Now, after seeing Chatwood face Major League hitters, manager Jim Tracy said he has a good idea of what improvements he needs to complete his development. Working as a starter, with the between-starts work, can help him make them. Chatwood will start for Colorado Springs on Monday at Las Vegas.
"With the delivery things we're trying to work out with him, in the bullpen we're not going to have enough time or the proper type of time," Tracy said. "With this arm, at the age that he's at, it's important that we take special care of that.
"In the long run, this is going to work out extremely well. I have every reason to believe that during the course of this six-month journey we're on that Tyler Chatwood is going to resurface and do some special things for this club."
The club needs better work from its starters, who have lasted as many as seven innings in just three of their 10 starts.
The Rockies went into the season believing they could bring along a young starter in the bullpen, much the way pitchers such as Dan Haren, Johan Santana and Adam Wainwright were handled early in their careers.

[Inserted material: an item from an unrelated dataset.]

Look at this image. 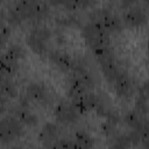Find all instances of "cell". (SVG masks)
Here are the masks:
<instances>
[{"label": "cell", "instance_id": "6da1fadb", "mask_svg": "<svg viewBox=\"0 0 149 149\" xmlns=\"http://www.w3.org/2000/svg\"><path fill=\"white\" fill-rule=\"evenodd\" d=\"M81 35L98 61L113 55L109 33L98 21L90 20L88 22L83 24Z\"/></svg>", "mask_w": 149, "mask_h": 149}, {"label": "cell", "instance_id": "7a4b0ae2", "mask_svg": "<svg viewBox=\"0 0 149 149\" xmlns=\"http://www.w3.org/2000/svg\"><path fill=\"white\" fill-rule=\"evenodd\" d=\"M23 134V125L14 116L0 118V143H8Z\"/></svg>", "mask_w": 149, "mask_h": 149}, {"label": "cell", "instance_id": "3957f363", "mask_svg": "<svg viewBox=\"0 0 149 149\" xmlns=\"http://www.w3.org/2000/svg\"><path fill=\"white\" fill-rule=\"evenodd\" d=\"M92 15H93V19H91V20L98 21L109 34L120 31L123 27V23H122V20L120 19V16H118L116 14H114L107 9L99 8Z\"/></svg>", "mask_w": 149, "mask_h": 149}, {"label": "cell", "instance_id": "277c9868", "mask_svg": "<svg viewBox=\"0 0 149 149\" xmlns=\"http://www.w3.org/2000/svg\"><path fill=\"white\" fill-rule=\"evenodd\" d=\"M98 99H99V95L93 93L92 91H90V92H86V93L72 99L70 102L72 104V106L77 111V113L79 115H83V114H87L95 109Z\"/></svg>", "mask_w": 149, "mask_h": 149}, {"label": "cell", "instance_id": "5b68a950", "mask_svg": "<svg viewBox=\"0 0 149 149\" xmlns=\"http://www.w3.org/2000/svg\"><path fill=\"white\" fill-rule=\"evenodd\" d=\"M54 115L59 122L65 125L77 122L80 116L73 108L72 104L69 101H59L58 104H56L54 107Z\"/></svg>", "mask_w": 149, "mask_h": 149}, {"label": "cell", "instance_id": "8992f818", "mask_svg": "<svg viewBox=\"0 0 149 149\" xmlns=\"http://www.w3.org/2000/svg\"><path fill=\"white\" fill-rule=\"evenodd\" d=\"M59 137H61V127L54 122L44 123L38 133V140L45 149H50Z\"/></svg>", "mask_w": 149, "mask_h": 149}, {"label": "cell", "instance_id": "52a82bcc", "mask_svg": "<svg viewBox=\"0 0 149 149\" xmlns=\"http://www.w3.org/2000/svg\"><path fill=\"white\" fill-rule=\"evenodd\" d=\"M123 121L125 123L132 128L133 130H137L142 134H148V122L147 118L137 113L135 109L127 111L123 115Z\"/></svg>", "mask_w": 149, "mask_h": 149}, {"label": "cell", "instance_id": "ba28073f", "mask_svg": "<svg viewBox=\"0 0 149 149\" xmlns=\"http://www.w3.org/2000/svg\"><path fill=\"white\" fill-rule=\"evenodd\" d=\"M122 21L128 27H141L147 22V14L141 7L132 6L125 12Z\"/></svg>", "mask_w": 149, "mask_h": 149}, {"label": "cell", "instance_id": "9c48e42d", "mask_svg": "<svg viewBox=\"0 0 149 149\" xmlns=\"http://www.w3.org/2000/svg\"><path fill=\"white\" fill-rule=\"evenodd\" d=\"M113 86H114L116 94L121 98H127L132 94V91H133L132 79L128 76V73L122 69L120 70L115 80L113 81Z\"/></svg>", "mask_w": 149, "mask_h": 149}, {"label": "cell", "instance_id": "30bf717a", "mask_svg": "<svg viewBox=\"0 0 149 149\" xmlns=\"http://www.w3.org/2000/svg\"><path fill=\"white\" fill-rule=\"evenodd\" d=\"M99 62V65H100V70L105 77V79L109 83V84H113V81L115 80L116 76L119 74L120 72V68L118 66L115 59H114V55H111V56H107L105 58H101L98 61Z\"/></svg>", "mask_w": 149, "mask_h": 149}, {"label": "cell", "instance_id": "8fae6325", "mask_svg": "<svg viewBox=\"0 0 149 149\" xmlns=\"http://www.w3.org/2000/svg\"><path fill=\"white\" fill-rule=\"evenodd\" d=\"M50 62L63 71H71L74 65V59L62 50H52L49 52Z\"/></svg>", "mask_w": 149, "mask_h": 149}, {"label": "cell", "instance_id": "7c38bea8", "mask_svg": "<svg viewBox=\"0 0 149 149\" xmlns=\"http://www.w3.org/2000/svg\"><path fill=\"white\" fill-rule=\"evenodd\" d=\"M23 126H29V127H34L37 125L38 122V118L37 115L31 112L27 106H17L13 109V114Z\"/></svg>", "mask_w": 149, "mask_h": 149}, {"label": "cell", "instance_id": "4fadbf2b", "mask_svg": "<svg viewBox=\"0 0 149 149\" xmlns=\"http://www.w3.org/2000/svg\"><path fill=\"white\" fill-rule=\"evenodd\" d=\"M90 91H92V90L80 77L72 74L71 79L68 83V95L70 97L71 100L86 93V92H90Z\"/></svg>", "mask_w": 149, "mask_h": 149}, {"label": "cell", "instance_id": "5bb4252c", "mask_svg": "<svg viewBox=\"0 0 149 149\" xmlns=\"http://www.w3.org/2000/svg\"><path fill=\"white\" fill-rule=\"evenodd\" d=\"M48 97V91L45 86L41 83L33 81L26 86V98L33 101H44Z\"/></svg>", "mask_w": 149, "mask_h": 149}, {"label": "cell", "instance_id": "9a60e30c", "mask_svg": "<svg viewBox=\"0 0 149 149\" xmlns=\"http://www.w3.org/2000/svg\"><path fill=\"white\" fill-rule=\"evenodd\" d=\"M72 142L77 149H93L94 147V139L88 132L84 129H78L74 132Z\"/></svg>", "mask_w": 149, "mask_h": 149}, {"label": "cell", "instance_id": "2e32d148", "mask_svg": "<svg viewBox=\"0 0 149 149\" xmlns=\"http://www.w3.org/2000/svg\"><path fill=\"white\" fill-rule=\"evenodd\" d=\"M120 122V116L116 112L112 111L107 116H106V120L101 123V132L107 136V137H113L115 136L118 133H116V128H118V125Z\"/></svg>", "mask_w": 149, "mask_h": 149}, {"label": "cell", "instance_id": "e0dca14e", "mask_svg": "<svg viewBox=\"0 0 149 149\" xmlns=\"http://www.w3.org/2000/svg\"><path fill=\"white\" fill-rule=\"evenodd\" d=\"M135 111L147 118V113H148V84L147 83H143L139 88V93L135 99Z\"/></svg>", "mask_w": 149, "mask_h": 149}, {"label": "cell", "instance_id": "ac0fdd59", "mask_svg": "<svg viewBox=\"0 0 149 149\" xmlns=\"http://www.w3.org/2000/svg\"><path fill=\"white\" fill-rule=\"evenodd\" d=\"M19 69V62L10 58L6 52L0 54V74L5 77L13 76Z\"/></svg>", "mask_w": 149, "mask_h": 149}, {"label": "cell", "instance_id": "d6986e66", "mask_svg": "<svg viewBox=\"0 0 149 149\" xmlns=\"http://www.w3.org/2000/svg\"><path fill=\"white\" fill-rule=\"evenodd\" d=\"M0 95L5 98H15L17 95V88L15 84L9 79V77H5L0 74Z\"/></svg>", "mask_w": 149, "mask_h": 149}, {"label": "cell", "instance_id": "ffe728a7", "mask_svg": "<svg viewBox=\"0 0 149 149\" xmlns=\"http://www.w3.org/2000/svg\"><path fill=\"white\" fill-rule=\"evenodd\" d=\"M26 42L28 44V47L37 55H44L47 52V45H45V42L36 38L34 35H31L30 33L27 34L26 36Z\"/></svg>", "mask_w": 149, "mask_h": 149}, {"label": "cell", "instance_id": "44dd1931", "mask_svg": "<svg viewBox=\"0 0 149 149\" xmlns=\"http://www.w3.org/2000/svg\"><path fill=\"white\" fill-rule=\"evenodd\" d=\"M10 58H13L14 61L16 62H20L21 59L24 58L26 56V50L21 45V44H17V43H13V44H9L5 51Z\"/></svg>", "mask_w": 149, "mask_h": 149}, {"label": "cell", "instance_id": "7402d4cb", "mask_svg": "<svg viewBox=\"0 0 149 149\" xmlns=\"http://www.w3.org/2000/svg\"><path fill=\"white\" fill-rule=\"evenodd\" d=\"M29 33L43 42H47L51 37V30L48 27H35Z\"/></svg>", "mask_w": 149, "mask_h": 149}, {"label": "cell", "instance_id": "603a6c76", "mask_svg": "<svg viewBox=\"0 0 149 149\" xmlns=\"http://www.w3.org/2000/svg\"><path fill=\"white\" fill-rule=\"evenodd\" d=\"M50 149H77L72 140L68 137H59Z\"/></svg>", "mask_w": 149, "mask_h": 149}, {"label": "cell", "instance_id": "cb8c5ba5", "mask_svg": "<svg viewBox=\"0 0 149 149\" xmlns=\"http://www.w3.org/2000/svg\"><path fill=\"white\" fill-rule=\"evenodd\" d=\"M55 21H57L61 26H72V24H76L77 19L70 14H62V15L57 16L55 19Z\"/></svg>", "mask_w": 149, "mask_h": 149}, {"label": "cell", "instance_id": "d4e9b609", "mask_svg": "<svg viewBox=\"0 0 149 149\" xmlns=\"http://www.w3.org/2000/svg\"><path fill=\"white\" fill-rule=\"evenodd\" d=\"M10 33H12V28L8 23L2 28H0V49L7 43L8 37L10 36Z\"/></svg>", "mask_w": 149, "mask_h": 149}, {"label": "cell", "instance_id": "484cf974", "mask_svg": "<svg viewBox=\"0 0 149 149\" xmlns=\"http://www.w3.org/2000/svg\"><path fill=\"white\" fill-rule=\"evenodd\" d=\"M7 108V98L0 95V114H2Z\"/></svg>", "mask_w": 149, "mask_h": 149}, {"label": "cell", "instance_id": "4316f807", "mask_svg": "<svg viewBox=\"0 0 149 149\" xmlns=\"http://www.w3.org/2000/svg\"><path fill=\"white\" fill-rule=\"evenodd\" d=\"M7 24V19H6V14L2 9H0V28H2L3 26Z\"/></svg>", "mask_w": 149, "mask_h": 149}, {"label": "cell", "instance_id": "83f0119b", "mask_svg": "<svg viewBox=\"0 0 149 149\" xmlns=\"http://www.w3.org/2000/svg\"><path fill=\"white\" fill-rule=\"evenodd\" d=\"M107 149H127V148H125V147H122V146H120V144H118V143H115V142H112V143L108 146Z\"/></svg>", "mask_w": 149, "mask_h": 149}, {"label": "cell", "instance_id": "f1b7e54d", "mask_svg": "<svg viewBox=\"0 0 149 149\" xmlns=\"http://www.w3.org/2000/svg\"><path fill=\"white\" fill-rule=\"evenodd\" d=\"M10 149H29V148H22V147H13Z\"/></svg>", "mask_w": 149, "mask_h": 149}]
</instances>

The work gave Tracy enough information to know exactly what Chatwood needs to correct.
"It's a timing issue as far as his delivery is concerned, making sure his balance and [hand] separation are on time together," Tracy said. "This is a fixable thing, and the way you fix it quicker is to get him regular work, a regimented program, a start every fifth day and bullpen sessions between starts."
Chatwood welcomed the decision.
"Of course I'd rather be helping the team up there, but it's a good opportunity to get back to my routine as a starter," Chatwood said.